Após ser derrotado na batalha de Waterloo, em 1815, Bonaparte foi exilado nos confins do Atlântico Sul, em uma pequena ilha chamada Santa Helena. Após seis anos, com o falecimento do general, seu médico François Antommarchi declarou na autópsia que a causa da morte tinha sido câncer no estômago.

Entretanto, tal diagnóstico foi contestado no ano de 1961, quando traços de arsênico foram encontrados em uma das mostras de cabelo de Napoleão. Isso acabou sugerindo a possibilidade de morte por envenenamento.

FATOS CONSUMADOS

Napoleão na Batalha das Pirâmides, 1798 / Crédito: Getty Images

 

Para validar ou não essa hipótese, é importante entender o estado de sua saúde nos últimos anos. Em julho de 1820, o Imperador se queixou de grande desconforto abdominal, o que o levou a perda de apetite, vômitos e náuseas.

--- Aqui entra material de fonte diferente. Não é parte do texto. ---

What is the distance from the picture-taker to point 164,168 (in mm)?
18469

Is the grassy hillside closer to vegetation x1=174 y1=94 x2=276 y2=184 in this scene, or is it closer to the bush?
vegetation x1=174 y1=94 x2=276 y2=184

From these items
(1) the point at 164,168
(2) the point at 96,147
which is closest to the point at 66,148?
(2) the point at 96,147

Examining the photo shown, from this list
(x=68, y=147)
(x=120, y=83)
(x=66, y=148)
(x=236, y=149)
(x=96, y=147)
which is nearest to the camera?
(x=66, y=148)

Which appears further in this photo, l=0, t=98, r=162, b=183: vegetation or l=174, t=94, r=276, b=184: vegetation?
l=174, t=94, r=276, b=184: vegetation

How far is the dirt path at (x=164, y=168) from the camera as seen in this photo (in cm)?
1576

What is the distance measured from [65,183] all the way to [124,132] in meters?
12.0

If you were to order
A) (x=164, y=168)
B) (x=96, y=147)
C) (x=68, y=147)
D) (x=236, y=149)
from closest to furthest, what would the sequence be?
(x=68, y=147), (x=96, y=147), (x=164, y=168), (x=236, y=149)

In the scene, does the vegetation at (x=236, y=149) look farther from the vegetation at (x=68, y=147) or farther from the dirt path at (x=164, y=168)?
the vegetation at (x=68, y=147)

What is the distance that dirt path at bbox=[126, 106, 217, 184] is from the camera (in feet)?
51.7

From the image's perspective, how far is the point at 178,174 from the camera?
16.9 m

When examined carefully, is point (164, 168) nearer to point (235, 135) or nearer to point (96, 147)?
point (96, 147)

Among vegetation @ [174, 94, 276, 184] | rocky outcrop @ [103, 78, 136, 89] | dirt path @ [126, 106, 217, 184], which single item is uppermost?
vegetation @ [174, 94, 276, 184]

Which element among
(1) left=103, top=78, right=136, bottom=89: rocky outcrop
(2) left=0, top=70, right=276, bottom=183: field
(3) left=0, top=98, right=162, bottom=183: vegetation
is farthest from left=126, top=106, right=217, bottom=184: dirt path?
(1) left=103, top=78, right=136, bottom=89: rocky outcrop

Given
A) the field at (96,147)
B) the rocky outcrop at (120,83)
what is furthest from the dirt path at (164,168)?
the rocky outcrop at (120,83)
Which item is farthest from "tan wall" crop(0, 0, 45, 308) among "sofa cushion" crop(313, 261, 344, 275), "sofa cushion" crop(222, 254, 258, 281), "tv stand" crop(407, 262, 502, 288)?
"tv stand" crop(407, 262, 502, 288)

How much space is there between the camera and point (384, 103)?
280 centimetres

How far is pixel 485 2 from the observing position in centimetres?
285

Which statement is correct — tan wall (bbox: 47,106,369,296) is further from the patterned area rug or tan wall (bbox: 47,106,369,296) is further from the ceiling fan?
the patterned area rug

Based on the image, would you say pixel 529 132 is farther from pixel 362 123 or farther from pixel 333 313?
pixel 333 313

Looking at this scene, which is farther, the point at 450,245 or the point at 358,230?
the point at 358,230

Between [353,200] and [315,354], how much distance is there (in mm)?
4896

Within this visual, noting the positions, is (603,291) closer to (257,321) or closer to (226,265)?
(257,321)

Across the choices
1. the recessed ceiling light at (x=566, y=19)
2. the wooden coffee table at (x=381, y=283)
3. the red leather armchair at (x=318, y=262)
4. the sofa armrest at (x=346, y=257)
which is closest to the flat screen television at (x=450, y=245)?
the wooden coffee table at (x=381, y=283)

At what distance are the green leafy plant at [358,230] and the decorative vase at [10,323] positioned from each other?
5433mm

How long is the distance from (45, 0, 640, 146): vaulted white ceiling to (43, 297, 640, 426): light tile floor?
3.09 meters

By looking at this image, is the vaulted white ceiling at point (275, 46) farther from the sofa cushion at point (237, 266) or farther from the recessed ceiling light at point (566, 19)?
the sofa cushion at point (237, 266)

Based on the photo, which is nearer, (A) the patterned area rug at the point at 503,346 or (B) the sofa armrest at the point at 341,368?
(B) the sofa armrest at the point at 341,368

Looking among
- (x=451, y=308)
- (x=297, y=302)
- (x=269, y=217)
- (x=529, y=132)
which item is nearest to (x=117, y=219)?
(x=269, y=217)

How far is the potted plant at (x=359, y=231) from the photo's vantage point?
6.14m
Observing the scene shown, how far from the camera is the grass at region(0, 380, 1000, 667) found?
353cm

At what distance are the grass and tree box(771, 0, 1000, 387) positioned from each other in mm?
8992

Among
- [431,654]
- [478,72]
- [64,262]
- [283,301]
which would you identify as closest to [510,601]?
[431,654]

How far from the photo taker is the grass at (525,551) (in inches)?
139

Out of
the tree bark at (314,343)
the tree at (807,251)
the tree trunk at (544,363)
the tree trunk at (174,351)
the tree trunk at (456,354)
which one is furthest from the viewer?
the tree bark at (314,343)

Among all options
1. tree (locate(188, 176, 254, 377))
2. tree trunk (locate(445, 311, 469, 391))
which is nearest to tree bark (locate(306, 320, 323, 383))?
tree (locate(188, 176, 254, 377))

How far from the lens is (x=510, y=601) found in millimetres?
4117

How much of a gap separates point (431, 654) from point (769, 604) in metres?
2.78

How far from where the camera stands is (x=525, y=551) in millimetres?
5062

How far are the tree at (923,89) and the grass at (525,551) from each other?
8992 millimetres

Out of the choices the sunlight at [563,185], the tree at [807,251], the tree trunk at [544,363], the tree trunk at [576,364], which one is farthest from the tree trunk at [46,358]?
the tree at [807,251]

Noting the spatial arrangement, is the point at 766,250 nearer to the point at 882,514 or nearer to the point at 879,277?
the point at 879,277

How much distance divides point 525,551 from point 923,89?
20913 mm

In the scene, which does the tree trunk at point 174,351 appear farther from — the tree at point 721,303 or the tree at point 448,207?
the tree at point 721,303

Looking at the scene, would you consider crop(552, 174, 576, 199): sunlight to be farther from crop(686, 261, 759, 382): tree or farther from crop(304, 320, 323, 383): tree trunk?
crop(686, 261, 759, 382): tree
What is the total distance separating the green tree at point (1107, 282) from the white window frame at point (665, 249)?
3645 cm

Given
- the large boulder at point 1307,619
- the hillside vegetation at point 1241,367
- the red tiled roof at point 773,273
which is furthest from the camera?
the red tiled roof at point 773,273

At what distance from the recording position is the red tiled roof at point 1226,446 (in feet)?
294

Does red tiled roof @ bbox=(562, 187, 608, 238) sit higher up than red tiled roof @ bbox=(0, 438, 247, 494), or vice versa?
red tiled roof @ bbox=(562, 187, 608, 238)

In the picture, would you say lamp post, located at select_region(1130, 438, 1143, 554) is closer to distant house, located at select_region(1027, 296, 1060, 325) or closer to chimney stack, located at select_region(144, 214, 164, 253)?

Ele perderia ao menos 10 kg nos últimos anos de vida.

Nos primeiros meses de 1821, Bonaparte se alimentava apenas de líquidos e passou a vomitar sangue, com sua condição piorando cada vez mais. Em 5 de maio daquele ano, aos 51 anos de idade, ele viria a falecer. Sete médicos britânicos acompanharam a necropsia, e cinco deles assinaram o relatório oficial. O interior do seu estômago continha sangue e um endurecimento com 10 centímetros de extensão, e o tumor havia se espalhado pelos nódulos linfáticos.

O câncer estava em estado muito avançado, e na época não havia auxílio algum para a doença; afinal, os primeiros tratamentos com quimioterapia só seriam desenvolvidos após a Segunda Guerra Mundial.

Em 2011, o patologista forense Alessandro Lugli publicou um trabalho afirmando que a quantidade de arsênico encontrada em seu cabelo e na parede de sua última casa não eram suficientes para causar a morte. Então, a resposta mais consolidada é que o estrategista teria realmente padecido de câncer estomacal, doença que já havia acometido seu pai e avô.